In October of 2019, California Governor Gavin Newsom signed Senate Bill No. 542 into law. A workers’ compensation reform bill, the legislation created a rebuttable presumption that certain public safety employees diagnosed with post-traumatic stress disorder (PTSD) have a compensable industrial injury. Here, our California workers’ compensation defense attorneys provide a more comprehensive explanation of the key things to know about SB 542’s PTSD presumption.
The Presumption Applies to Firefighters and Certain Police Officers
SB 542 creates a workers’ compensation PTSD presumption for certain public safety employees. A section of the law lists the specific categories of employees that are covered by the presumption. Broadly speaking, the law is meant to cover firefighters and police officers who are engaged in active law enforcement activities.
The PTSD Presumption is Disputable
The bill signed by Governor Newsom added Labor Code Section 3212.15 to California’s workers’ compensation laws. Among other things, this section of the law states that post-traumatic stress disorder developed by a qualified public safety employee “shall be presumed to arise out of and in the course of the employment.”
In effect, this means that a firefighter or qualifying police officer who develops PTSD is assumed to have a valid workers’ compensation claim. State law presumes that their psychiatric injury is linked to their employment. That being said, the presumption is disputable. An insurer, claims administrator, or employer has the right to submit additional evidence that rebuts causation.
PTSD Presumption Holds for Three Months Per Year of Service (60-Month Maximum)
California law recognizes that PTSD may arise with a delayed onset. Under SB 542, a qualifying public safety employee is entitled to the disputable PTSD presumption following the end of their employment for up to three months per each year of service. As an example, a firefighter employed in Fresno for a period of four years would be entitled to the PTSD workers’ compensation presumption for up to one year after their employment ends.

Saved entries:

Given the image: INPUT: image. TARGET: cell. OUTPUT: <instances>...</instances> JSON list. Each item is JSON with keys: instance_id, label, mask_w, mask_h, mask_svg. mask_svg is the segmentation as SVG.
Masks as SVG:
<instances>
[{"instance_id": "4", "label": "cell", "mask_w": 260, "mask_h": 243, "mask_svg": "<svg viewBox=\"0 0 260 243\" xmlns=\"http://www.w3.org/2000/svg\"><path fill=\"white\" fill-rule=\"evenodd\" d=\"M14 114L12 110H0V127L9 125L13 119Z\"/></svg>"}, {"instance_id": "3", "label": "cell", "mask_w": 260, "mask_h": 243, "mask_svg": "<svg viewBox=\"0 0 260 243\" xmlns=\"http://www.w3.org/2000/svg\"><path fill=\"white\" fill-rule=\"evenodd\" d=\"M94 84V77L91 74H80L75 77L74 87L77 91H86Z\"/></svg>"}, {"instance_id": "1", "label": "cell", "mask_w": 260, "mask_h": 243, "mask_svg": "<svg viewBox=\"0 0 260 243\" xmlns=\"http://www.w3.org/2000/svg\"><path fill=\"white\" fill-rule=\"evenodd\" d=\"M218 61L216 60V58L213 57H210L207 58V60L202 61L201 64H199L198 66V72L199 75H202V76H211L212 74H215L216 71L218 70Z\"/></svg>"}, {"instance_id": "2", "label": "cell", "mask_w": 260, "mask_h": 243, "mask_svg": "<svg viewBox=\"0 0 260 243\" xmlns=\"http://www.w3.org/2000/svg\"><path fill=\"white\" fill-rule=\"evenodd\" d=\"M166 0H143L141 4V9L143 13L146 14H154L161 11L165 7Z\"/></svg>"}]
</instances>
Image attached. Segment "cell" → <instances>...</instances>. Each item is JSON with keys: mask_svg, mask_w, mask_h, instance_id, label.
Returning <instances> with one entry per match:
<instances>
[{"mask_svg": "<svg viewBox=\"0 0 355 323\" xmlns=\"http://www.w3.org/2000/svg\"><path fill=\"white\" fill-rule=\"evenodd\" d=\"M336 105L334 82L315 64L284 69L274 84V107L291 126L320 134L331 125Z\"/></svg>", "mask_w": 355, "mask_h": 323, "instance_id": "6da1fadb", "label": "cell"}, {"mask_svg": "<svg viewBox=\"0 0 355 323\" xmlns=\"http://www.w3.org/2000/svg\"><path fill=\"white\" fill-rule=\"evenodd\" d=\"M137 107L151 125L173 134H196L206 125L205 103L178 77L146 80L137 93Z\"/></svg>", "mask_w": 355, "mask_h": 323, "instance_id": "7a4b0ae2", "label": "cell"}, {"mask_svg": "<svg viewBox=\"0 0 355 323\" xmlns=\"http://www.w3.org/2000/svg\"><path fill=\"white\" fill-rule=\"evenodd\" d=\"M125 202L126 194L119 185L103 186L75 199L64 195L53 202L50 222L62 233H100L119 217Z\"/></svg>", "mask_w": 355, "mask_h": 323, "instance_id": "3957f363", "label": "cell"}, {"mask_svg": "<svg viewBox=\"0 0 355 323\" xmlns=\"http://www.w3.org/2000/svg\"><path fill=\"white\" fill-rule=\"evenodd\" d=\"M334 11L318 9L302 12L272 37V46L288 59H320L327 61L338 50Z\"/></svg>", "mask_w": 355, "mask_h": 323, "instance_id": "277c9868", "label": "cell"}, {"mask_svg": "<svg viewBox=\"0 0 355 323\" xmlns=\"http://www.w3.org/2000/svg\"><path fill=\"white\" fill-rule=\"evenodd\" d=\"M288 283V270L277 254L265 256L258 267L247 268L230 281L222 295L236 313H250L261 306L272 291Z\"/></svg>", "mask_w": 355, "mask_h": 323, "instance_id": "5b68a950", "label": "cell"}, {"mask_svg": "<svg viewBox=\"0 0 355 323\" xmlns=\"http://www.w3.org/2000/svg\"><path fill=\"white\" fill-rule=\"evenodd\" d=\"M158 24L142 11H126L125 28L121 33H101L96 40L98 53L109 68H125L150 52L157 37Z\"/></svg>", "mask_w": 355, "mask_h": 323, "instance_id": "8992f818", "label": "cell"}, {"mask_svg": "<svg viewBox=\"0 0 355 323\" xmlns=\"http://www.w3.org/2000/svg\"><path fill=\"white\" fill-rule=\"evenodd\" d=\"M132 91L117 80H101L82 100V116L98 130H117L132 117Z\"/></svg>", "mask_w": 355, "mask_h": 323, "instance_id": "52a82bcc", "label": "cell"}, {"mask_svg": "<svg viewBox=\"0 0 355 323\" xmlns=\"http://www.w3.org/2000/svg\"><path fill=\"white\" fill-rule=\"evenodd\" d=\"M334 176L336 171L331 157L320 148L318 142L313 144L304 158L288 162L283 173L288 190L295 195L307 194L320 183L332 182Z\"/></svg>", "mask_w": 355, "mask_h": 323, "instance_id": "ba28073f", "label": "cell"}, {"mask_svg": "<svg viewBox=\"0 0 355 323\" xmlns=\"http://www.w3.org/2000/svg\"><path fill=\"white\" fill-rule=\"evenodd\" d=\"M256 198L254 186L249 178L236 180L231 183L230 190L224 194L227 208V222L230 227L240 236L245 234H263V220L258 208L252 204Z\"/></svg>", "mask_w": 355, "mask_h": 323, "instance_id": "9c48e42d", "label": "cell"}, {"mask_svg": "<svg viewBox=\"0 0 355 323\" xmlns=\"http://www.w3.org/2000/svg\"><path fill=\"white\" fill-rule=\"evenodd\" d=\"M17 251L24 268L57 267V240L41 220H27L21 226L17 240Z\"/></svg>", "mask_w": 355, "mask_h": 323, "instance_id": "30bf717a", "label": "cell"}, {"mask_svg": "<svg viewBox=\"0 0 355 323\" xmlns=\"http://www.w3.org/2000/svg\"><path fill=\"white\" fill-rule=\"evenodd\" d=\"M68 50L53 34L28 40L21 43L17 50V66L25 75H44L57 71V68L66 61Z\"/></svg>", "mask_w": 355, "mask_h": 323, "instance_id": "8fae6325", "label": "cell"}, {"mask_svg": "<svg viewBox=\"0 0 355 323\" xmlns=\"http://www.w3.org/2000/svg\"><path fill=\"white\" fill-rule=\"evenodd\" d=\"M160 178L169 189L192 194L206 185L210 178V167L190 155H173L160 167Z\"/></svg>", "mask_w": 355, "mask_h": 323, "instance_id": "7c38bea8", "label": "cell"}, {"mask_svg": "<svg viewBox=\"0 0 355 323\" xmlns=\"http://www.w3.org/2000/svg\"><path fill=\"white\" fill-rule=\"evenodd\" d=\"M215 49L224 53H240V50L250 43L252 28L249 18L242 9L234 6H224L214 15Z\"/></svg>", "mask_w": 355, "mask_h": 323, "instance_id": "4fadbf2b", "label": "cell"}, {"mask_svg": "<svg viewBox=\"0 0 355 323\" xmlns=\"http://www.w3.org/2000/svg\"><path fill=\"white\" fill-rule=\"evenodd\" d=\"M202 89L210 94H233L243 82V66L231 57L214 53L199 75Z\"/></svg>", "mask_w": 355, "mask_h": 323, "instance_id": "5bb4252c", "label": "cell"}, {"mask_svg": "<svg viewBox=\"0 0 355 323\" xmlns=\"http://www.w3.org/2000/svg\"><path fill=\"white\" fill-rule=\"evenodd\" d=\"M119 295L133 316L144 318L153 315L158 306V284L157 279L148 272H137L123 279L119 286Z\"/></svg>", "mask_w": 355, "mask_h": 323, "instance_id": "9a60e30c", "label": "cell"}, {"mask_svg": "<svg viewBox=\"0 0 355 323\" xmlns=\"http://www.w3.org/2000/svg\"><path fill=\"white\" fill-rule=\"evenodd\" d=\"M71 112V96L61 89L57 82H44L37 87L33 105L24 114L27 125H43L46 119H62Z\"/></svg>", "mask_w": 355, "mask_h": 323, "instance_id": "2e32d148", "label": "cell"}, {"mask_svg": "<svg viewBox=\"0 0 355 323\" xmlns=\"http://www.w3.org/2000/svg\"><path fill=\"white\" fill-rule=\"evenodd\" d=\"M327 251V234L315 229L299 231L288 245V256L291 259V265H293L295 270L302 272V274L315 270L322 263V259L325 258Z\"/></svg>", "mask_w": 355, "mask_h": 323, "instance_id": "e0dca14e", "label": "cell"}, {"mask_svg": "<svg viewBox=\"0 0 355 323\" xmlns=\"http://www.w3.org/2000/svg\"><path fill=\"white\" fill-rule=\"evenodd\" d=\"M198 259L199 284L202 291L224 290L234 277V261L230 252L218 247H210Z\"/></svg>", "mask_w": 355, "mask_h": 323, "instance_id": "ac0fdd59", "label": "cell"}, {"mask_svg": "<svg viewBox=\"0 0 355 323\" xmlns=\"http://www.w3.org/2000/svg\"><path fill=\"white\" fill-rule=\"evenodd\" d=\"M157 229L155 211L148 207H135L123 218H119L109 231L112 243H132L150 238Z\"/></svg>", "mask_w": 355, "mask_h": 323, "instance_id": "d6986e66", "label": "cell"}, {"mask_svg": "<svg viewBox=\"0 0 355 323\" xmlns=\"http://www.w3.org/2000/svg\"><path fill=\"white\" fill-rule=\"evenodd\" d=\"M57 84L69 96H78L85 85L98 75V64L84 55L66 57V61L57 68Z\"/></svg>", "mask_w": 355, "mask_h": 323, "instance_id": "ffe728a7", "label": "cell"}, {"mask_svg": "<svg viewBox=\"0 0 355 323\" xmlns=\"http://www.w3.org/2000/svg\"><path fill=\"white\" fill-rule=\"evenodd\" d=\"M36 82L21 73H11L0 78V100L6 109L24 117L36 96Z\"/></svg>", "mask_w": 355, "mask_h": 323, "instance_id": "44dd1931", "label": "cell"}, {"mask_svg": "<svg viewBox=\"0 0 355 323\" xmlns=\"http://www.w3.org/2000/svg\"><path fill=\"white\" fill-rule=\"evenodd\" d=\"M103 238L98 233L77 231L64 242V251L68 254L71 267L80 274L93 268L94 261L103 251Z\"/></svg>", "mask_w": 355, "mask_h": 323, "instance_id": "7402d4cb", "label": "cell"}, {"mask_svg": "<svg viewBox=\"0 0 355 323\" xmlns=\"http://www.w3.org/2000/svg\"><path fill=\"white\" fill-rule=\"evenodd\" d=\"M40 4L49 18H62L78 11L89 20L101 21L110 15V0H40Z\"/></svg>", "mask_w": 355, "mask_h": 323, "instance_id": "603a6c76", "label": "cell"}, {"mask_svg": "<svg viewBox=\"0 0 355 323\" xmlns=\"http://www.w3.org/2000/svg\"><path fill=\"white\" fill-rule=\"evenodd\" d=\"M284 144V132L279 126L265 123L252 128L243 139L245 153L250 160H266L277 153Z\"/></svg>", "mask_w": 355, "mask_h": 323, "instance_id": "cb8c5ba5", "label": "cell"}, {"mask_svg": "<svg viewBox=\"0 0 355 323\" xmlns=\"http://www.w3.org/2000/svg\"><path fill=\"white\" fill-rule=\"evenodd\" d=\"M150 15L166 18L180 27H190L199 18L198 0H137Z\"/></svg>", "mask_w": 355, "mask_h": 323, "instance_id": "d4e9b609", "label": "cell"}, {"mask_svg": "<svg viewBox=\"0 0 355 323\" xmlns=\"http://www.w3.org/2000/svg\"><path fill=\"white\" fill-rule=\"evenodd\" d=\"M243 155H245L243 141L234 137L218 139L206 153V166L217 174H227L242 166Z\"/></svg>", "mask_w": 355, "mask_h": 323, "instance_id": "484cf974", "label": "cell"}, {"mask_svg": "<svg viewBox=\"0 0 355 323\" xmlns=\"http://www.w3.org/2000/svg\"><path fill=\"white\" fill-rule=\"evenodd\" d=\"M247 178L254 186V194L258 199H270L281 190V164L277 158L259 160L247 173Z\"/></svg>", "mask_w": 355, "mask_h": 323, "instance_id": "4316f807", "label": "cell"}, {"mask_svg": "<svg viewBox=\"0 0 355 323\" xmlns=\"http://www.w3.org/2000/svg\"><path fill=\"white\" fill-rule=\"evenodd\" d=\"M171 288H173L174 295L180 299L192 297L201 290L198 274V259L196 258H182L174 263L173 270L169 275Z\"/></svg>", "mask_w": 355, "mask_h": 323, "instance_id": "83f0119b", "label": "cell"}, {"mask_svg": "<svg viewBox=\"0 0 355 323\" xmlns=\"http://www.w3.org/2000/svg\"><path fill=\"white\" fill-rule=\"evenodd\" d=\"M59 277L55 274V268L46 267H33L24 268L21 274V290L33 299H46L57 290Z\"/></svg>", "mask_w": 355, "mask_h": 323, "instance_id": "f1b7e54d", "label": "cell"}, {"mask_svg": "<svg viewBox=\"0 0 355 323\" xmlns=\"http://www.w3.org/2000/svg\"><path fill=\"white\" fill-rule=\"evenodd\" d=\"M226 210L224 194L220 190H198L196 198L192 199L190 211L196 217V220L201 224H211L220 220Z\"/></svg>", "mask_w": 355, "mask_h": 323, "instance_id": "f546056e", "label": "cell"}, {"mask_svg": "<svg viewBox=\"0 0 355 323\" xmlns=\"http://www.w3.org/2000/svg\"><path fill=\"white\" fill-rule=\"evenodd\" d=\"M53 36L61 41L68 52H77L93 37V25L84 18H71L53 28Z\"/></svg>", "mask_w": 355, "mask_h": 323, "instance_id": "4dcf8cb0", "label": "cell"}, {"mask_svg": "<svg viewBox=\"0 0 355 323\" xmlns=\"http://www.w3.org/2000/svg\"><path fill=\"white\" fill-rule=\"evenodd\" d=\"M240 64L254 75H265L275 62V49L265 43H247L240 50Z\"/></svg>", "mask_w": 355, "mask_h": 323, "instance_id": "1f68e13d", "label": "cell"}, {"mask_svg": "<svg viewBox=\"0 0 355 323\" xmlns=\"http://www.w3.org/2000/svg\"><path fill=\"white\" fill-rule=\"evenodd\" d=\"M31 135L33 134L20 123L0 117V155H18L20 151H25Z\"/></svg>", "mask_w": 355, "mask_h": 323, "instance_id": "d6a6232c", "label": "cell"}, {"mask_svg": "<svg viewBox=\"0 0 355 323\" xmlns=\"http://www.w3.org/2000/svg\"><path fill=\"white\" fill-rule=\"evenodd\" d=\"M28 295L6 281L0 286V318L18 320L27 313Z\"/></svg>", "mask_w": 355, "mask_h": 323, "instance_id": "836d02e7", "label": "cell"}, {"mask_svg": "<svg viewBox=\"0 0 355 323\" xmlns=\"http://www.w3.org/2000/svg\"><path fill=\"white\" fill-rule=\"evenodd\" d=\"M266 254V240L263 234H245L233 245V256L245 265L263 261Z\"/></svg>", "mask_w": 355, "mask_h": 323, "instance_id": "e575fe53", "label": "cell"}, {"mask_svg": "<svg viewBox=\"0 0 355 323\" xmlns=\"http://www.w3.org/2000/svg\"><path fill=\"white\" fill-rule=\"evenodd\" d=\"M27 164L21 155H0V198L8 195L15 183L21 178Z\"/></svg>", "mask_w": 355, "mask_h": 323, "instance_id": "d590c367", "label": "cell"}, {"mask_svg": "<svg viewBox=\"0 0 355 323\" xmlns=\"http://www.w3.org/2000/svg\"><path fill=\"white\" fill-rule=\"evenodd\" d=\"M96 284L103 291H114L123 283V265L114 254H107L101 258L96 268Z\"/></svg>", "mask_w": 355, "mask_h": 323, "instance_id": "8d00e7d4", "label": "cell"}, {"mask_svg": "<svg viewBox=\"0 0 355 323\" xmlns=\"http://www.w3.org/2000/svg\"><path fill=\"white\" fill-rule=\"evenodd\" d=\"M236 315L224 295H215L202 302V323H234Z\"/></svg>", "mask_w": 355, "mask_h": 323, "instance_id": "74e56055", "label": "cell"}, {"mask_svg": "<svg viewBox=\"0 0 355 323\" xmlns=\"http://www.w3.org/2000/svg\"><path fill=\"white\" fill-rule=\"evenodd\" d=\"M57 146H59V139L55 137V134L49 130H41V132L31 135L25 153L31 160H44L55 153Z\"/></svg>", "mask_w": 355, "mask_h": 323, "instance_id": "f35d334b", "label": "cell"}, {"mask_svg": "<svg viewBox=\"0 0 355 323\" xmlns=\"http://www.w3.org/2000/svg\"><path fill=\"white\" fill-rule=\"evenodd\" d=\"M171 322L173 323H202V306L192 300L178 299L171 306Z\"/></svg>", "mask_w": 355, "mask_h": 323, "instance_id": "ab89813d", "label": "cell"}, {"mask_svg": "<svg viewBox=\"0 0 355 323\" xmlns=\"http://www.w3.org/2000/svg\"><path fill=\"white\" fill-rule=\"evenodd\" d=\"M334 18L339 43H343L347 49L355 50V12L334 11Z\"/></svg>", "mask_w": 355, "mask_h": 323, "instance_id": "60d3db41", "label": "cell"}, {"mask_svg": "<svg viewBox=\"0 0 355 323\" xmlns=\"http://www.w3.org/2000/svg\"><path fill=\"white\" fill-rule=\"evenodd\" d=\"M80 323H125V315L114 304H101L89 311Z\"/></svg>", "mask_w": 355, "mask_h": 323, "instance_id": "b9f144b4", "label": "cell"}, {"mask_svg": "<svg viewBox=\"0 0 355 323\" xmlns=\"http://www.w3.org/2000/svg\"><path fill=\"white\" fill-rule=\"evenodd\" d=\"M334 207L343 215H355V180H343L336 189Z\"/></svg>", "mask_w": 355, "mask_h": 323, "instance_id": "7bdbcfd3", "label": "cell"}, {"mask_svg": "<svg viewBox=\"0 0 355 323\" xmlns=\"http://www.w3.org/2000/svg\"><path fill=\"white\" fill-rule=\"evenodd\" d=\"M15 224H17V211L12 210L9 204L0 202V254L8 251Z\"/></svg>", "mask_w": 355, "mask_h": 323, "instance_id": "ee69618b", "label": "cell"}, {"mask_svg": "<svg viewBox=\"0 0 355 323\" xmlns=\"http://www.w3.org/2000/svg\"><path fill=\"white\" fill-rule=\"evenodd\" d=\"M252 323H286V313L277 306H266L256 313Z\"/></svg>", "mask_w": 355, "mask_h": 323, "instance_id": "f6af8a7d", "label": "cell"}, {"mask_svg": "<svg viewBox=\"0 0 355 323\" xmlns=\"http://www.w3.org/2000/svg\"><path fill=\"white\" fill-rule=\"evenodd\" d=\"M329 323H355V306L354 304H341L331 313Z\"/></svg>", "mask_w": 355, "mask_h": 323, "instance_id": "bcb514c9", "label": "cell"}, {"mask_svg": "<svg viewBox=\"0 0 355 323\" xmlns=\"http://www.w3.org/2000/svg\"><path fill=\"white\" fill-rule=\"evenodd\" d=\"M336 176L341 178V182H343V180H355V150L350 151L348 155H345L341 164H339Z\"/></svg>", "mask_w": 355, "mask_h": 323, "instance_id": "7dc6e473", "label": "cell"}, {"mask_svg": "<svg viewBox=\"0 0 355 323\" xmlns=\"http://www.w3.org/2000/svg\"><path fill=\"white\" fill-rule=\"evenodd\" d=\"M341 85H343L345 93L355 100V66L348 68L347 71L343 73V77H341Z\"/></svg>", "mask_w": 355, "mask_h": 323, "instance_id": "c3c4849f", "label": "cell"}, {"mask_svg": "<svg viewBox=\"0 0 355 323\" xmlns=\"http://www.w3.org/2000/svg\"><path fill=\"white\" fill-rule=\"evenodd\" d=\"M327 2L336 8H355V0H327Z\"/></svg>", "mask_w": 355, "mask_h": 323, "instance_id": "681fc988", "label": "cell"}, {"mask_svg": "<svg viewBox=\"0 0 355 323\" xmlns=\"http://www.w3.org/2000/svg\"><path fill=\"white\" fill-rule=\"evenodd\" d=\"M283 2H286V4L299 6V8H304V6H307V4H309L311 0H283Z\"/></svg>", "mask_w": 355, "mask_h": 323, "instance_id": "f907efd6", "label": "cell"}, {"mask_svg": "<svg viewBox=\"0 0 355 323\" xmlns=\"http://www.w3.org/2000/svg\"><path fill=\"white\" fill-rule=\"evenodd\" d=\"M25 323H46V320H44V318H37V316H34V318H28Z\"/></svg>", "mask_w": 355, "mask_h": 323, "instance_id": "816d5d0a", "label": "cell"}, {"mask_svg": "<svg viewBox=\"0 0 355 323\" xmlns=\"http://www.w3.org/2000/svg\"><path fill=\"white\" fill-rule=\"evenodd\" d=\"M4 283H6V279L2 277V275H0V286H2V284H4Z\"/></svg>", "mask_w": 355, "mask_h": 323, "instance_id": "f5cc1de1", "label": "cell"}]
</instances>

ACTIVITY LIST:
a. According to the SB 542 article, which Labor Code section did the bill signed by Governor Newsom add?
b. Set down, word for word, the part of the SB 542 article that opens with the words containing "The Presumption Applies" and closes with "law enforcement activities.".
c. Take the article on SB 542's PTSD presumption further, picking up right after its final sentence.

RESPONSES FOR EACH TASK:
a. Labor Code Section 3212.15.

b.
The Presumption Applies to Firefighters and Certain Police Officers
SB 542 creates a workers’ compensation PTSD presumption for certain public safety employees. A section of the law lists the specific categories of employees that are covered by the presumption. Broadly speaking, the law is meant to cover firefighters and police officers who are engaged in active law enforcement activities.

c.
Notably, the law includes a 60-month maximum statutory limit. After five years have passed since a public safety employee last worked at a qualifying job, they can no longer rely on the PTSD presumption, no matter the length of their employment.
Most Recent Definition of PTSD in the American Psychiatric Association DSM Holds
Similar to other psychological injuries, PTSD is still not fully understood. It is a complicated medical condition. As defined by the Mayo Clinic, post-traumatic stress disorder (PTSD) is a serious, life-altering “mental health condition that’s triggered by a terrifying event.” For the purposes of SB 542, PTSD is defined in reference to the most recent definition that is used and accepted by the American Psychiatric Association in the Diagnostic and Statistical Manual of Mental Disorders (DSM).
At Yrulegui & Roberts, our California workers’ compensation defense attorneys provide practical, solution-driven legal representation. If you have questions about the SB 542 PTSD presumption, our lawyers are available to help. Contact us now for a completely confidential evaluation of your case. We represent clients throughout the region, including in Fresno, Bakersfield, Modesto, Salinas, Monterey, Merced, and Visalia.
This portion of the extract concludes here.